(PASSAGE PROVIDED)
=== Begin Enclosure ===
Platinum Resistance Thermometer

Some years ago, when I taught Physics A level in schools, I had a very bright student (Tom went on to Oxford).  One of the practicals was called the ‘Platinum Resistance Thermometer’.   It required students to change the temperature of a metal coil and measure the corresponding relative resistance at that temperature to determine the temperature coefficient of resistance of the wire.  Ostensibly the purpose of the experiment was to verify whether the wire was made of platinum or not (it was a private school, but even so the budget did not extend to having several thousand pounds tied up in a thick strand of platinum in the physics department).  Though mostly submerged in oil, the coil of thick wire was easily visible inside the boiling tube, and its ends, poking through the rubber stopper and necessary for completing an electric circuit, were obviously copper.

Tom worked diligently over three hours, patiently ensuring that the oil in the tube in a water bath was at steady state before measuring the temperature and it’s corresponding resistance compared to a length of Constantan wire forming the metre bridge.  He checked the potential difference across the wire was the same on each reading, which he repeated a fixed number of times at each temperature to get an average, and he even ensured that the ambient temperature in the vicinity of his experiment was the same for all measurements.  His data was excellent, and I expected his write-up would be top draw, showing clearly that the wire was  – wait for it, wait for it – copper.

Imagine my surprise when I came to mark his work and saw his conclusion that the wire was platinum.

Tom had carefully massaged each and every result and calculation, rounding up or down just a little as needed, factoring in errors in a biased way, ‘adjusting’ the line of best bit, and so forth, until he got a result that was very nearly the same as the standard value for platinum.  When I re-worked his calculation using the data he’d obtained I got very nearly the value of copper!  To get the result Tom got he’d had to work backwards from the established value for platinum…it must have taken him hours and hours to do.  If he’d just have trusted his data and worked from it he’d have produced a perfect piece of work.  Instead he was going to have to throw it away, a waste of his time.

This is a true story, and it’s an important lesson.  I frequently receive applications and enquiries from people asking if they are suitability for a particular job we are advertising at Tutors International.  They look at whether they want to do the job rather than what the job description states.  Having convinced themselves that they are the ideal person for the role they then try to explain how their skills and experience show that they’re perfect — even when completely unsuitable. You’d not believe how many applications I’ve received from non-Americans for a job that specifies an American is required.

Tom learned his lesson when he was at school…how come so many teachers have not yet learned it?
=== End Enclosure ===
(MATERIAL SUPPLIED)
=== Begin Enclosure ===
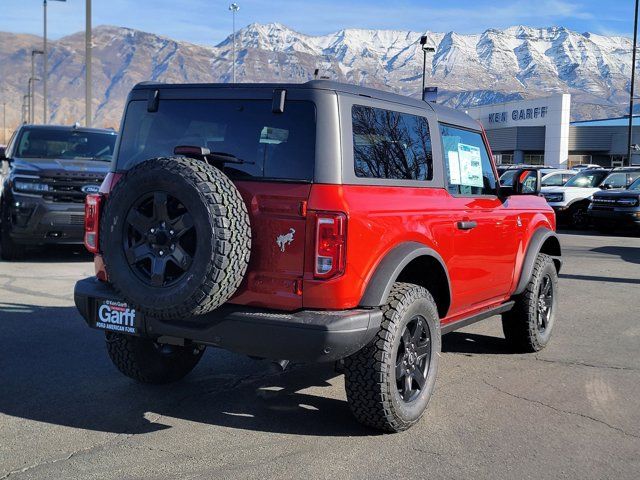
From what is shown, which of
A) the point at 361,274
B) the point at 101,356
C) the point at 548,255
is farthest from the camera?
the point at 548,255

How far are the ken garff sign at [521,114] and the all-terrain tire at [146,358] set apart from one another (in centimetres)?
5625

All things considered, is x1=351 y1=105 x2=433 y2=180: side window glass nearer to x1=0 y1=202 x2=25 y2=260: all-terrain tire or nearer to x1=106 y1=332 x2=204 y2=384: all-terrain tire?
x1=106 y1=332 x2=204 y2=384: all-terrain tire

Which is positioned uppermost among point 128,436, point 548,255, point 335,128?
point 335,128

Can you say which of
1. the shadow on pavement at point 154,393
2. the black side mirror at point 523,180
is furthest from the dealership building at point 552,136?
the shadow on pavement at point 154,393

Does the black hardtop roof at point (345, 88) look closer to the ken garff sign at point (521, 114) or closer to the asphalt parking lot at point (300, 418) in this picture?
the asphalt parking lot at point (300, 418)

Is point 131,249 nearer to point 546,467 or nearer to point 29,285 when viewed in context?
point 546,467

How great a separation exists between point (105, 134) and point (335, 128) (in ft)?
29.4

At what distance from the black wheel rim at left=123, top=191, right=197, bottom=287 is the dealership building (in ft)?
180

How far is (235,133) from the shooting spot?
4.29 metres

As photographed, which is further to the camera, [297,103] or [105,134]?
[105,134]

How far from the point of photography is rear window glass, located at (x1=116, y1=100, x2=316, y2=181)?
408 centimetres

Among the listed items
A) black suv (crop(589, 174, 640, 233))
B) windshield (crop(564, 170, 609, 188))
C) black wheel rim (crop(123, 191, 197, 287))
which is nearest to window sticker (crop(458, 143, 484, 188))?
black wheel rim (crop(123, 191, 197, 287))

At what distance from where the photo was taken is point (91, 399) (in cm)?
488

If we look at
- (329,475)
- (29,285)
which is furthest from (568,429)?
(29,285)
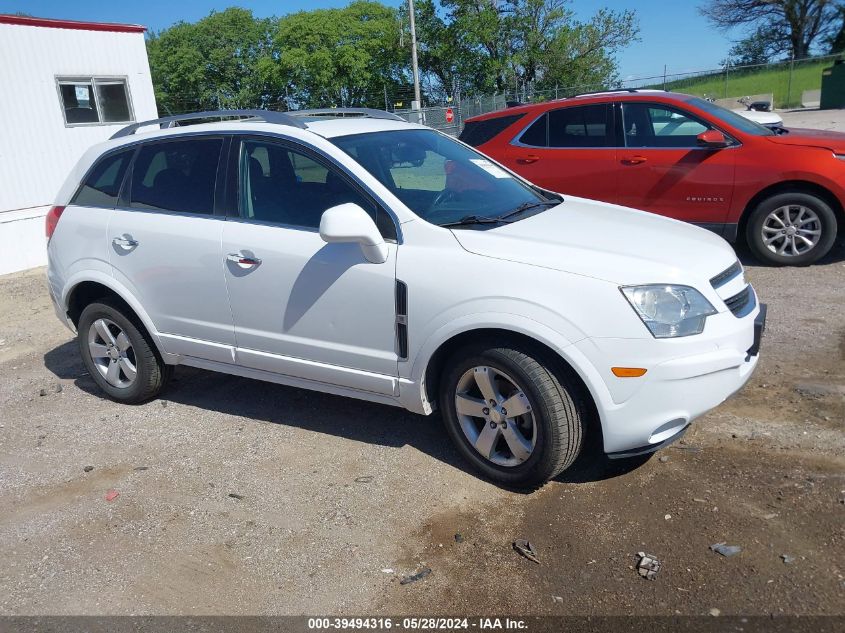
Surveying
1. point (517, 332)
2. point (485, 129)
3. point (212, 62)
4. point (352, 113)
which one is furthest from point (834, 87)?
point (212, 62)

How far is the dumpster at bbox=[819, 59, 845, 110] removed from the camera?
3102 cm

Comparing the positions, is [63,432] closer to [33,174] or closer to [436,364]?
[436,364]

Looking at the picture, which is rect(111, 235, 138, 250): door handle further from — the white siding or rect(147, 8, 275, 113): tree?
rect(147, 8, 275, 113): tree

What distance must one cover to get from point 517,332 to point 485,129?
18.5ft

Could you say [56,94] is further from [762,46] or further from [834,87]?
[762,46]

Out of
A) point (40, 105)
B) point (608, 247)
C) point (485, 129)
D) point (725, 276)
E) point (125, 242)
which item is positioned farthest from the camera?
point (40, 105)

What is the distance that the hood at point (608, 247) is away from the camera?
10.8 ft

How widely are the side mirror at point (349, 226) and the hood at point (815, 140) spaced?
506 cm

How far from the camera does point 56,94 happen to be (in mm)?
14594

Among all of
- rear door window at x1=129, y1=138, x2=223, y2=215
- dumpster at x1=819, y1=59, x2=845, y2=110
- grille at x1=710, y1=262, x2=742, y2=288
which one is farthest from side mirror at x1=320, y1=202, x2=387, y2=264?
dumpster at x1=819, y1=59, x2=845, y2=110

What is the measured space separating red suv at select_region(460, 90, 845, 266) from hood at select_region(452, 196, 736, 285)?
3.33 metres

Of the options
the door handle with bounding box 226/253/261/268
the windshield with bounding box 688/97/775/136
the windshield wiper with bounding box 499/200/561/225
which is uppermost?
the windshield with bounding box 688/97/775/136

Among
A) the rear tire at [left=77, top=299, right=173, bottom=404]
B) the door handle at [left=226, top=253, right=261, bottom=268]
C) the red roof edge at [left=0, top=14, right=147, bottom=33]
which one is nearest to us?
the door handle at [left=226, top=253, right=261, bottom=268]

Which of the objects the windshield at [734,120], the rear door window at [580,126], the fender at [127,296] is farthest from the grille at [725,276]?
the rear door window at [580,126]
=== End Enclosure ===
(AIM OF THE EXERCISE)
Copy the text about the platinum resistance thermometer above word for word, between "Some years ago, when" and "were obviously copper.", inclusive.

(TASK RESPONSE)
Some years ago, when I taught Physics A level in schools, I had a very bright student (Tom went on to Oxford).  One of the practicals was called the ‘Platinum Resistance Thermometer’.   It required students to change the temperature of a metal coil and measure the corresponding relative resistance at that temperature to determine the temperature coefficient of resistance of the wire.  Ostensibly the purpose of the experiment was to verify whether the wire was made of platinum or not (it was a private school, but even so the budget did not extend to having several thousand pounds tied up in a thick strand of platinum in the physics department).  Though mostly submerged in oil, the coil of thick wire was easily visible inside the boiling tube, and its ends, poking through the rubber stopper and necessary for completing an electric circuit, were obviously copper.